Why? Look at what America cares about, and then ask "If I were a politician, what would get make the most people like me in the least controversial way?" Answer, anything but what really matters.

Sunday, July 12, 2009

The End Is the Beginning

Life is about decisions. Or is it? Recently I read that making a decision is just the start of the path that decision takes you on. This is particularly fascinating to me, as I am someone who has always belabored decisions. Am I making the right one? Where will it lead? Always trying to make sure my decision is a good, informed one. And once it is made, I am done.

Not so. Making the decision is only the beginning, not the end. I understand this more clearly than I ever have (if I ever have). No matter how we try to make the "right" decision, the path that it leads us down is entirely unpredictable.

For a simplistic example, take our recent refrigerator purchase. We looked at different brands, debated what would work best, and ended up with a new refrigerator. All done. Not really. What if it is a lemon, what if it leaks some odd gas that makes me deranged, what if....

The reality is I don't know. My decision to purchase a refrigerator could result in a multitude of things. Did the actual decision matter that much? No. Whatever I purchased or if I made no purchase would of probably worked out fine though the path with the different refrigerators MAY be different.

So I am starting to think that belaboring decisions may as likely to lead to disappointment as success. In feeling we made the best decision, we try to force the results we want that decision to come up in. We can't. And so we feel we failed.

The journey caused by each decision will continue until the next decision needs to be made. That decision may come very quickly on the heels of the last one, such as "that decision didn't work out, perhaps something else will be better".
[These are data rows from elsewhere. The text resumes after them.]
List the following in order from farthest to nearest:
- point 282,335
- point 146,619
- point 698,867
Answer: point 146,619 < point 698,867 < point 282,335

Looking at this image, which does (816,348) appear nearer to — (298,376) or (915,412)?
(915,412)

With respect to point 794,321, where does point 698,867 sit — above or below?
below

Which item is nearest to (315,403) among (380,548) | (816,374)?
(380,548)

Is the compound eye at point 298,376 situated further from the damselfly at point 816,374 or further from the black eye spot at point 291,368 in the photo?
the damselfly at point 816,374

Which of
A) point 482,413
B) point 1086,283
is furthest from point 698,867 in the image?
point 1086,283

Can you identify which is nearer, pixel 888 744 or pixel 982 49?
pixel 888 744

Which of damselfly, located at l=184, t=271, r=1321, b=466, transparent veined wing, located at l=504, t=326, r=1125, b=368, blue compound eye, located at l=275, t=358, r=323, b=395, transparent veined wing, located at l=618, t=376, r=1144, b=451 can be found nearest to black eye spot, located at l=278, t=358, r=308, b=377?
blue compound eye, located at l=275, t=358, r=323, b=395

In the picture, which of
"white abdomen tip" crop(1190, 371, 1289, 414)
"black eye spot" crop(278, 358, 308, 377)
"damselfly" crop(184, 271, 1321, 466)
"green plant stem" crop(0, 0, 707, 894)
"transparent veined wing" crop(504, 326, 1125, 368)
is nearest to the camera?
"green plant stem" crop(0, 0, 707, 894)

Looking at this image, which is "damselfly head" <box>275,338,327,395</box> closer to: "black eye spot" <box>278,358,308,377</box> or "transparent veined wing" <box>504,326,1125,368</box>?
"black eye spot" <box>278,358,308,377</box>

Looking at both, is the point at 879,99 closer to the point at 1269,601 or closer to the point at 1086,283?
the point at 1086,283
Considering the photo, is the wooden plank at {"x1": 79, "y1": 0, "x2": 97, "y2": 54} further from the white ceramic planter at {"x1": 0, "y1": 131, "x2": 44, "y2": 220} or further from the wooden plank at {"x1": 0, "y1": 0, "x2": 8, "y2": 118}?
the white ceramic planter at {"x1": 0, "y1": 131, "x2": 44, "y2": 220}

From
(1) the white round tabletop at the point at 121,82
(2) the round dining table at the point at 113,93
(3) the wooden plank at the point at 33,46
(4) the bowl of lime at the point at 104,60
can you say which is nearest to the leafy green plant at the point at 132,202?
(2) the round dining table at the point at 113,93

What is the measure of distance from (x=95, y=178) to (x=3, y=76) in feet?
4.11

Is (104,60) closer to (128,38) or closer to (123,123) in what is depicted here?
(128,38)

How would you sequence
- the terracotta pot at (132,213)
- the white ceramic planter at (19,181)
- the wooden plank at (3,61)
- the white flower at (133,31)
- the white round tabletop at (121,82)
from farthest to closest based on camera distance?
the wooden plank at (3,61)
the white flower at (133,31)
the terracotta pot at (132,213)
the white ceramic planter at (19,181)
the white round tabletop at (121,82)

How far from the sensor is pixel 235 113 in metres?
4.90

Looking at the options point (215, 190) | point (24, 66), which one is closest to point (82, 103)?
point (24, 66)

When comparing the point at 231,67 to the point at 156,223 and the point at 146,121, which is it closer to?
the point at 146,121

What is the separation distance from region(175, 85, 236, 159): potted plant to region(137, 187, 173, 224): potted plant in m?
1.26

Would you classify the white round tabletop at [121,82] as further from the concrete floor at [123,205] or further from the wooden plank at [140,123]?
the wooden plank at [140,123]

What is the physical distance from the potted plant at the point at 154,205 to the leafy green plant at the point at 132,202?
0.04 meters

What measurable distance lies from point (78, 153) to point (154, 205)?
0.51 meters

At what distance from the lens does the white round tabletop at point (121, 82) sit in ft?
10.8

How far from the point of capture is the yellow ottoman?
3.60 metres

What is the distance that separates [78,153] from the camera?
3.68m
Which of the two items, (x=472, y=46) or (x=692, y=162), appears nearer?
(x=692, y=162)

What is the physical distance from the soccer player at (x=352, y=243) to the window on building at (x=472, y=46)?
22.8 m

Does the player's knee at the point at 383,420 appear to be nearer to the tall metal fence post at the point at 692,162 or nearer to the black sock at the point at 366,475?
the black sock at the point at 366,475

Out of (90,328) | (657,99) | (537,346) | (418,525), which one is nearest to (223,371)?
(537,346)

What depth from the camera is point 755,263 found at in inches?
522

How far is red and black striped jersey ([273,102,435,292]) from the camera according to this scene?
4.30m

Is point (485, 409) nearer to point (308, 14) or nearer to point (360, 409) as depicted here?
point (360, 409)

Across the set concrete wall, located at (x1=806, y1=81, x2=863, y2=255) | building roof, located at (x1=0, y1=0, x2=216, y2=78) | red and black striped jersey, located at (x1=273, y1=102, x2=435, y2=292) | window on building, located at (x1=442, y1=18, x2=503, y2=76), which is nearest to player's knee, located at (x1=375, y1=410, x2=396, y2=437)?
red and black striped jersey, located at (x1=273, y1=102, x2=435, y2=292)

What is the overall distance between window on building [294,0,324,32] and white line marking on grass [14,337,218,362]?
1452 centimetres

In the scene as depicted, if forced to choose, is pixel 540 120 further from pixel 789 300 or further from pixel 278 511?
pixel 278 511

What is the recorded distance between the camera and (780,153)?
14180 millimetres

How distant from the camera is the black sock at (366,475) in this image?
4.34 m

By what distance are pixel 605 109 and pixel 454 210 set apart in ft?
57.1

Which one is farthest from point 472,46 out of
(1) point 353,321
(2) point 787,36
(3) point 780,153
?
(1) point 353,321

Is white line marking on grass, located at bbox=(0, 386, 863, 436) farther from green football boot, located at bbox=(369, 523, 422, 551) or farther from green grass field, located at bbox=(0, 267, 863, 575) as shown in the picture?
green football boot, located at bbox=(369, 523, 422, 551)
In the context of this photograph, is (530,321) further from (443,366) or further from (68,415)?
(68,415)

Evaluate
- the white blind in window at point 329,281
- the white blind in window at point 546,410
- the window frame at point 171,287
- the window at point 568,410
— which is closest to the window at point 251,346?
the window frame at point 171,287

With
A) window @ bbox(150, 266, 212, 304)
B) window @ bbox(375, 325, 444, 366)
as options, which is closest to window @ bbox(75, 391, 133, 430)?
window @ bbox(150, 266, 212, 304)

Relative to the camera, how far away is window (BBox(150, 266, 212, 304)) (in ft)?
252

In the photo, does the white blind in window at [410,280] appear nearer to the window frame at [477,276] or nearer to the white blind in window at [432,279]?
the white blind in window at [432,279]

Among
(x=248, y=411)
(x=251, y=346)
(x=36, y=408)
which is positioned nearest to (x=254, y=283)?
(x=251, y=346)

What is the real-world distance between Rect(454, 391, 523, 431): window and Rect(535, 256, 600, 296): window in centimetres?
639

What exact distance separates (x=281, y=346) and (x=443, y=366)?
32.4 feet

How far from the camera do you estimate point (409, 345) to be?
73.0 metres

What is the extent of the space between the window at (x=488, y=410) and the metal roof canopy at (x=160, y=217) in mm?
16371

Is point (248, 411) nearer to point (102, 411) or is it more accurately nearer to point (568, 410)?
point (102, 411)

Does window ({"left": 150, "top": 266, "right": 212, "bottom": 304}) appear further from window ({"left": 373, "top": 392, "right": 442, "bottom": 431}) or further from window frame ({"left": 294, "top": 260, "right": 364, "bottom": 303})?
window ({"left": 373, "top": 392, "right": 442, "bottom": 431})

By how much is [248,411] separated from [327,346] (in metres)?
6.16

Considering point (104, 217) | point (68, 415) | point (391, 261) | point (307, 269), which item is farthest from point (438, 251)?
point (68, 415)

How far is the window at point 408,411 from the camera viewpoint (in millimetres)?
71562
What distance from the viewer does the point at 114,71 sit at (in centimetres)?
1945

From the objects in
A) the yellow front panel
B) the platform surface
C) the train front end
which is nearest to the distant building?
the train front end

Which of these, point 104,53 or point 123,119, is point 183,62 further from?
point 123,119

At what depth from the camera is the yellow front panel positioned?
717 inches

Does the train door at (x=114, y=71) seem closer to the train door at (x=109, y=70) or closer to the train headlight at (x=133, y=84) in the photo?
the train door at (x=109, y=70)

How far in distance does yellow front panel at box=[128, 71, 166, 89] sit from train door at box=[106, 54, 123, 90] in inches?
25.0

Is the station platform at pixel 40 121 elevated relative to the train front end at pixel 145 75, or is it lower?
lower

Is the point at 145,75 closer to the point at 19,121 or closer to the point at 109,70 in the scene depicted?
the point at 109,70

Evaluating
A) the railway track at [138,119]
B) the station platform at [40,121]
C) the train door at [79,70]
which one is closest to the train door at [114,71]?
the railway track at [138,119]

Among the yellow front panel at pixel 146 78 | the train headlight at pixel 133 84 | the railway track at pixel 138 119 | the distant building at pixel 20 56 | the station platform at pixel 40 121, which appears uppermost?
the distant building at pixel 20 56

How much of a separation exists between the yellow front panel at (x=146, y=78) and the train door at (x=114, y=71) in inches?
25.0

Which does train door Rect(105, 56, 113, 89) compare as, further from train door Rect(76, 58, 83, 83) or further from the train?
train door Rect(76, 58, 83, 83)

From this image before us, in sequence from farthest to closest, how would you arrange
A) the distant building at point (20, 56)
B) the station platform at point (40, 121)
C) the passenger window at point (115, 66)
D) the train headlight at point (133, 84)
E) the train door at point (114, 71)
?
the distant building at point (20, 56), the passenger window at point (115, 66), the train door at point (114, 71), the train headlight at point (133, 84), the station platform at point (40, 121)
What is all this rambling mean for me? I am going to start moving forward with my life by listening to my heart. I will make a decision based on what I feel is the right thing for me, and then leave it behind so I can experience the journey it leads me on. No more belaboring, just living at each moment. The decision is not the end but only the beginning to a journey of unknown results. There is no wrong decision if we allow ourselves to live and learn about life from these results and not let them make us sad.